● Exercise tasks:
1/ According to the Grad-CAM post, how many classes is the BVLC reference caffenet model trained to classify?
2/ Retype the part of the Grad-CAM post between "However, I was" and "is for you!", inclusive.
3/ Write the next part of the Grad-CAM post, picking up right after its last line.

Grad-CAM Implementation in pycaffe

Sandareka 9:42 AM Caffe , Convolutional Neural Network (CNN) , Deep Learning , Envision , Grad-CAM , pycaffe , Python , TechnicalEnvision 26 comments

You can find the code discussed in this post in this git repository.

This post discusses how to implement Gradient-weighted Class Activation Mapping (Grad-CAM) approach discussed in the paper Grad-CAM: Why did you say that? Visual Explanations from Deep Networks via Gradient-based Localization.

Grad-CAM is a technique that makes Convolutional Neural Network (CNN) based models more interpretable by visualizing input regions where the model would look at while making a predictions.

Grad-CAM model architecture

I'm not going to go deeper in the paper, for a more detailed explanation please refer the paper.

You can find different implementations of this technique in Keras, Torch+Caffe, and Tensorflow.
However, I was not able to find pycaffe implementation of GradCAM in the web. As pycaffe is a commonly used deep learning framework for CNN based classification model development, it would be useful to have a pycaffe implementation as well.

If you are looking for a quick solution to interpret your Caffe classification model, this post is for you!

Install

If you are completely new to Caffe, refer the Caffe official page for installation instructions and some tutorials. As we are going to use python interface to Caffe (pycaffe), make sure you install pycaffe as well. All the required instructions are given in the Caffe web site.

Implementation

For this implementation I'm using a pretrained image classification model downloaded from the community in Caffe Model Zoo.

For this example, I will use BVLC reference caffenet model which is trained to classify images into 1000 classes. To download the model, go to the folder where you installed Caffe, e.g. C:\Caffe and run

 ./scripts/download_model_binary.py models/bvlc_reference_caffenet
./data/ilsvrc12/get_ilsvrc_aux.sh

Then let's write the gradCAM.py script

 #load the model
net = caffe.Net('---path to caffe installation folder---/models/bvlc_reference_caffenet/deploy.prototxt',
                '---path to caffe installation folder---/models/bvlc_reference_caffenet/bvlc_reference_caffenet.caffemodel',
                caffe.TEST)

● Dataset content:

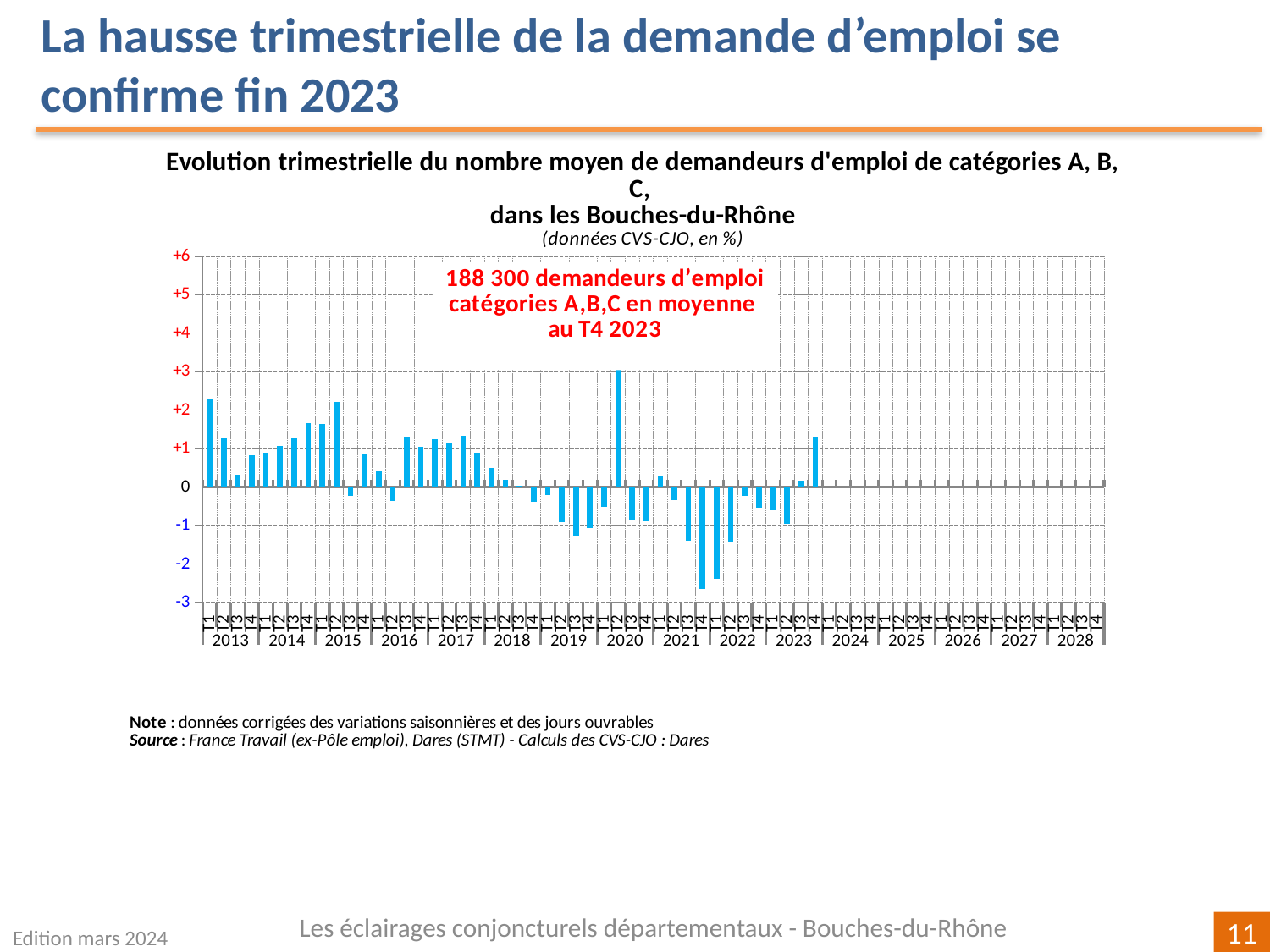
Is the value for T1 2013 greater or less than +2? greater What kind of chart is shown on the slide? bar chart How many years are labelled on the x axis? 16 Which is larger, the value for T1 2013 or the value for T2 2013? T1 2013 According to the annotation on the chart, how many demandeurs d'emploi catégories A,B,C were there on average in T4 2023? 188 300 Is the value for T3 2019 greater or less than -1? less Is the value for T2 2020 greater or less than +2? greater Which quarter has the highest bar in the chart? T2 2020 From T1 2019 to T3 2019, do the values rise or fall? fall Which is larger, the value for T2 2020 or the value for T2 2015? T2 2020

● Numbered answers:
1/ It is trained to classify images into 1000 classes.

2/
However, I was not able to find pycaffe implementation of GradCAM in the web. As pycaffe is a commonly used deep learning framework for CNN based classification model development, it would be useful to have a pycaffe implementation as well.

If you are looking for a quick solution to interpret your Caffe classification model, this post is for you!

3/
# load input and preprocess it
transformer = caffe.io.Transformer({'data': net.blobs['data'].data.shape})
transformer.set_mean('data', np.load('--path to caffe installation folder--/python/caffe/imagenet/ilsvrc_2012_mean.npy').mean(1).mean(1))
transformer.set_transpose('data', (2,0,1))
transformer.set_channel_swap('data', (2,1,0))
transformer.set_raw_scale('data', 255.0)

#We reshape the image as we classify only one image
net.blobs['data'].reshape(1,3,227,227)

#load the image to the data layer of the model
im = caffe.io.load_image('--path to caffe installation folder--/examples/images/cat.jpg')
net.blobs['data'].data[...] = transformer.preprocess('data', im)

#classify the image
out = net.forward()

#predicted class
print (out['prob'].argmax())

Next we have to calculate the gradient of the predicted class socre w.r.t to the convolution layer of interest. This is the tricky part. Caffe framework provides an inbuilt function

 net.backward()

to calculate gradients of the network. However, if you study the documentation of backward() function you would understand that, this method calculates gradients of loss w.r.t. input layer (or as commonly used in Caffe 'data' layer).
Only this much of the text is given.